Jeudi 16 janvier 2020
En Syrie, des dizaines de morts après la reprise de l’assaut du régime à Idleb
Près de 20 civils et des dizaines de combattants ont péri ces dernières 24 heures dans la province d’Idleb en Syrie, où le régime a repris ses bombardements en vue de s’emparer d’une ville stratégique, a indiqué jeudi une ONG.
Mercredi, 19 civils dont trois enfants on été tués dans des frappes du régime sur la ville d’Idleb (nord-ouest) tandis que 29 combattants du régime et 26 jihadistes et rebelles sont morts dans des combats jeudi, selon l’Observatoire syrien des droits de l’Homme (OSDH).
A Damas, l’agence officielle syrienne Sana a fait état de six civils tués et 15 blessés dans la chute de roquettes sur un quartier de la ville d’Alep (nord) sous contrôle du régime de Bachar al-Assad.
L’escalade dans la province d’Idleb met en péril une trêve annoncée par la Russie, une alliée de M. Assad, et censée avoir débuté dimanche après sa confirmation par la Turquie qui soutient des groupes rebelles dans la province.
« Les combats ont éclaté au sud de la ville de Maaret al-Noomane, en même temps que de violents bombardements malgré la trêve », a indiqué à l’AFP le directeur de l’OSDH, Rami Abdel Rahmane, qui s’appuie sur un vaste réseau de sources dans le pays en guerre depuis 2011.
Le régime et ses alliés ont repris deux villages dans leur avancée vers Maaret al-Noomane et se trouvent désormais à sept km de cette ville clé, selon l’ONG qui a fait état de raids aériens du régime et de l’allié russe. Un des deux villages a ensuite été repris par les jihadistes et les rebelles, d’après l’OSDH.
La province d’Idleb et des secteurs des provinces voisines d’Alep et de Lattaquié échappent encore au contrôle du régime et sont dominés par les jihadistes de Hayat Tahrir al-Cham (HTS, ex-branche syrienne d’Al-Qaïda). Des groupes rebelles y sont également présents.
Selon le Comité international de Secours, « quelque 650.000 personnes supplémentaires, dont une majorité de femmes et d’enfants, pourraient être forcées de fuir leur foyer si les violences persistent ».
« Nulle part où aller »
Selon l’agence Sana, les opérations du régime contre « les terroristes sont une réponse aux tirs et au ciblage récurrent de civils » par les groupes jihadistes et rebelles.
Le quotidien prorégime Al-Watan a imputé « l’effondrement du cessez-le-feu » aux « organisations terroristes » qui ont « violé » la trêve en attaquant des sites militaires syriens.

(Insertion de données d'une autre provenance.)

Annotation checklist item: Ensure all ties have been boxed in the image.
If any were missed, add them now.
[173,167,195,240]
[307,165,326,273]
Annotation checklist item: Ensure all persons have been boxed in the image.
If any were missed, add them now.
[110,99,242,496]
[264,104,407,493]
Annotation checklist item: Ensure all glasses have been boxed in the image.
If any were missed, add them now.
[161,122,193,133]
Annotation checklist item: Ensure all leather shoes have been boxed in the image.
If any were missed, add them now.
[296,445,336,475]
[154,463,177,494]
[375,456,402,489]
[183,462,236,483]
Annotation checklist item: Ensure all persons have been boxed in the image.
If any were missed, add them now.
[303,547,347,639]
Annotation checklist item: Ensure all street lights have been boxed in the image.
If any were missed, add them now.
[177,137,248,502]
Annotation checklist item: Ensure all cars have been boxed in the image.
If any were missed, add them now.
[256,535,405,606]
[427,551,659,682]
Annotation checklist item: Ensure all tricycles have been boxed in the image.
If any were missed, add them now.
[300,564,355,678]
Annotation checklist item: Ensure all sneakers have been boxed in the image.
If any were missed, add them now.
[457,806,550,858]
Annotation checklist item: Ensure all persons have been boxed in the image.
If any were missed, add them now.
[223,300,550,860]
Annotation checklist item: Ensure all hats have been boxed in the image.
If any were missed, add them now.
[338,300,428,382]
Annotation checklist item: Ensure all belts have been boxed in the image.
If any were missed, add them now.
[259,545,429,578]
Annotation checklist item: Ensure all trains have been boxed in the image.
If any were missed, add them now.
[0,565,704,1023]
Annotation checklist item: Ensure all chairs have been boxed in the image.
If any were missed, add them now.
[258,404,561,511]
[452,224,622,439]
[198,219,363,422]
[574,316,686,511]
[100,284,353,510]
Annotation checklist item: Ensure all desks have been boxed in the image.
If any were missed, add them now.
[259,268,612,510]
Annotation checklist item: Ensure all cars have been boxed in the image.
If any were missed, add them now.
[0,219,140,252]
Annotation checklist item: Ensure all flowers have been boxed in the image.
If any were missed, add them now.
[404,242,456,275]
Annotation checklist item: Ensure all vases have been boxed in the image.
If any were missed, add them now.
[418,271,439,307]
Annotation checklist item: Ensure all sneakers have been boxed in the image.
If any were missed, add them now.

Dans la ville d’Idleb, chef-lieu éponyme de la province, des journalistes de l’AFP ont constaté de vastes destructions. Au milieu des décombres, des Syriens s’activent pour retrouver d’éventuelles victimes.
Les bombardements ont pulvérisé immeubles, ateliers et garages. Des conducteurs, piégés dans leur véhicule, font partie des victimes.
Moustapha a survécu mais son atelier a été détruit et quatre de ses employés sont morts. « Ce n’est pas le quartier que j’ai laissé en m’absentant » pour aller chercher des pièces de rechange, dit-il, en larmes, à la vue du quartier dévasté.
Le nouveau cessez-le-feu s’ajoute aux nombreuses trêves mort-nées en Syrie.
Selon l’Union européenne, les opérations « du régime et de son allié russe ne font pas de distinction entre les cibles militaires et civiles ».
Moscou a nié mener des « missions de combat depuis le début du cessez-le-feu » à Idleb.
« Il n’y a pas de trêve. Les gens ont peur », a dit Sari Bitar, un ingénieur de 32 ans vivant à Idleb. « Je ne peux pas rester dans une zone où vont avancer régime, forces russes et milices iraniennes (alliées de Damas). Le seul souci, c’est que nous n’avons nulle part où aller. »
Soldats turcs tués
Le régime a mené une offensive d’envergure à Idleb entre avril et août 2019: un millier de civils ont été tués, selon l’OSDH, plus de 400.000 personnes déplacées d’après l’ONU.
Le pouvoir, qu contrôle désormais plus de 70 % du territoire, s’est dit déterminé à reconquérir cette région abritant environ trois millions de personnes.
Sur un autre front de la guerre, dix personnes dont trois soldats turcs ont été tuées jeudi dans un attentat à la voiture piégée dans une zone du nord syrien contrôlée par les forces d’Ankara. Selon l’OSDH, l’attentat s’est produit dans la ville de Suluk, non loin de la frontière syro-turque.
Déclenché par la répression de manifestations pacifiques prodémocratie, le conflit en Syrie s’est complexifié avec l’intervention de plusieurs acteurs étrangers. Il a fait plus de 380.000 morts.